Sign me up to drive your daughters out of state or to Asheville if they need abortions.

And promise that you’ll take mine. If they need one, if they want one, if they feel like they can’t talk to me about it. Pretty soon they won’t be able to go to Planned Parenthood in Chapel Hill. They may need a ride. And if they can’t come to me, let it be one of you. And I will do the same for yours.

I was at the Legislature on July 3rd with approximately 600 other protestors to be a witness to the erosion of women’s reproductive freedom.

This anti-choice Bill will effectively close down almost every abortion clinic in the State.

Why was I there? Why were any of us there to see the inevitable? We were there to be witnesses, but many of us have personal stories…
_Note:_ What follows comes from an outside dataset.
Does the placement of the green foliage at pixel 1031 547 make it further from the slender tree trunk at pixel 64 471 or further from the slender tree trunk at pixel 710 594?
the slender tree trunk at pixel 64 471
I have my grandmother’s story of her illegal abortion. She was married with two babies. When she discovered she was pregnant again, her mother encouraged her to have an abortion, fearing that her family’s finances, her marriage, her babies, and her body could not handle this pregnancy. She had a back alley abortion, came home and nearly bled to death before she went to the hospital.

My grandmother lived to be 90. She was a public school teacher, raised three children, had seven grandchildren, and lived to see six of her great grandchildren. Among us, there are lawyers, rabbis, teachers, business executives, and professors. None of us would have been possible had she died from her truly unsafe abortion. The lack of safe choices nearly killed her.

I have three daughters.

I was at the legislature on July 3rd in part because of my grandmother’s story, but also because I wanted to be with the 600 other people who will drive my daughters to wherever they need to go, if they ever need to go there. It was good to see your faces in the crowd.